- Directed by: Pat Boyette Russ Harvey
- Produced by: Russ Harvey
- Starring: Russ Harvey
- Release date: 24 January 1964;
- Country: United States
- Language: English
- Budget: $30,000

= No Man's Land (1964 film) =

No Man's Land is a 1964 American black-and-white war drama film written and produced by Russ Harvey, who also plays the main role. The film is set during the Korean War. No Man’s Land was released under Harvey's name as director but the film appears to have actually been directed by Pat Boyette.

== Plot ==
During the Korean War, a U.S. Army Corporal falls in love with a Korean girl.

== Cast ==
- Russ Harvey as Corporal Jerry Little
- Kim Lee as Anna Wong
- Lee Morgan

== Production ==
No Man's Land was filmed in and around San Antonio, Texas in 1962, partly on the ranch of Major General Harry H. Johnson on the S. Flores Road.

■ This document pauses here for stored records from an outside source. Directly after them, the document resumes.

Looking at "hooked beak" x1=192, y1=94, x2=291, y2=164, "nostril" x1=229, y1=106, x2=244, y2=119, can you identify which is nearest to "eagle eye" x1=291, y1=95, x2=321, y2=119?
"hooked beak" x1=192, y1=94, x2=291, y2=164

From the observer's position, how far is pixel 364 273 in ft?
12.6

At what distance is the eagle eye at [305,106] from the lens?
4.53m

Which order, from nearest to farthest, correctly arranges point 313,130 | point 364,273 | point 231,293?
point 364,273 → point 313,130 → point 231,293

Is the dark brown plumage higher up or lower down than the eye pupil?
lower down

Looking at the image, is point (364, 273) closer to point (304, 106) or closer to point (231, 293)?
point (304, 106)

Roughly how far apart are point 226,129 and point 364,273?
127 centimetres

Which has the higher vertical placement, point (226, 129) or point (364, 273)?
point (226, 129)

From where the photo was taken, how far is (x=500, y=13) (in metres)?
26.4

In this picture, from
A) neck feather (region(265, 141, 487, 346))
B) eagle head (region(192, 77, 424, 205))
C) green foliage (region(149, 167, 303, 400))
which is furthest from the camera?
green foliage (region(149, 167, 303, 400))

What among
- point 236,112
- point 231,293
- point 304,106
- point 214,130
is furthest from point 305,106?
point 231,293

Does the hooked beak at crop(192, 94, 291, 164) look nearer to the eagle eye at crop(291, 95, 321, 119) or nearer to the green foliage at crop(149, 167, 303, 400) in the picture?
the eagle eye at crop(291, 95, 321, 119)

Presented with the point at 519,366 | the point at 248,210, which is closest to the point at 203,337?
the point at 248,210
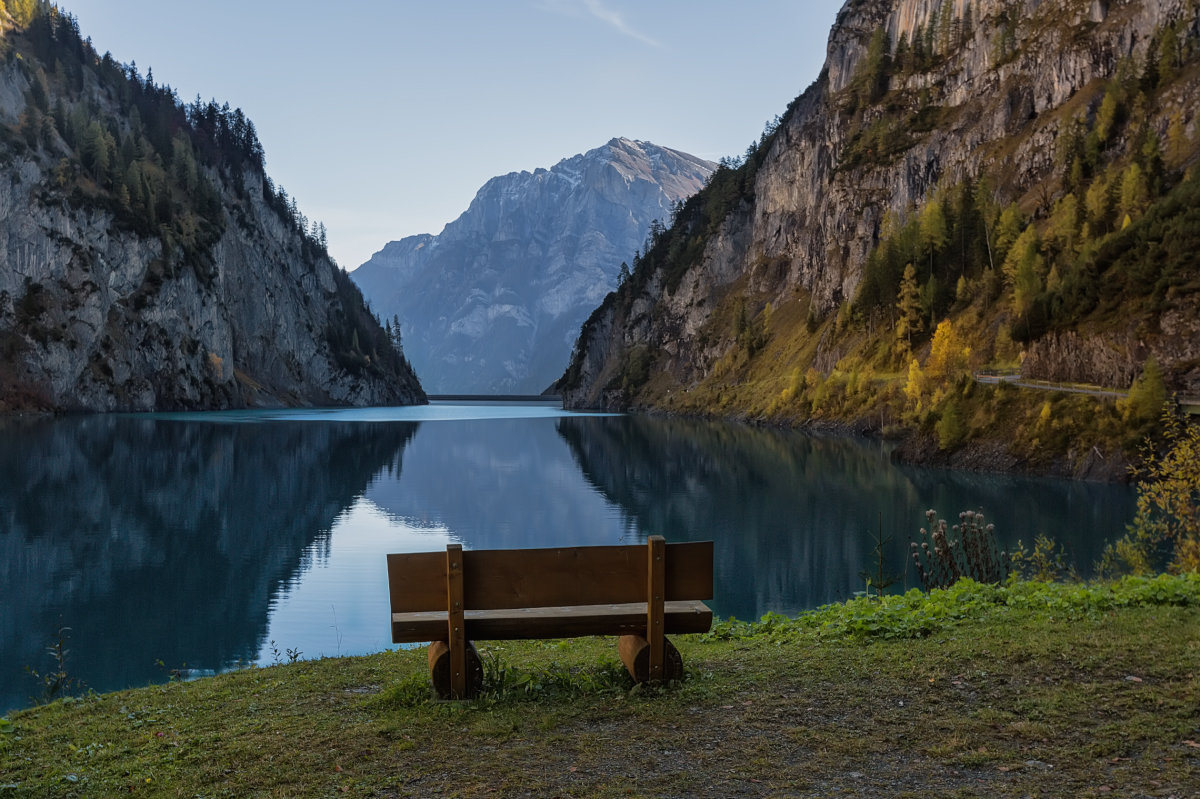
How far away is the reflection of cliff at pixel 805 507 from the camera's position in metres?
26.7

The film was directed and produced by Russ Harvey. Harvey played the main role in the film; he later starred (also in the lead role) in Dungeon of Horror, released in 1964. These were his only contributions to the film industry. Both films were low budget productions shot in San Antonio.

Various sources mention Pat Boyette as director or co-director/producer of No Man's Land, even stating that he had "complete creative control" over the film, which Frank T. Thompson confirms in Texas Hollywood: Filmmaking in San Antonio Since 1910.

== Release ==
No Man's Land premiered in San Antonio in January 1964.

According to one review "the story is pointless and the acting is non existent. The best things about the movie are stock newsreel shots of actual combat."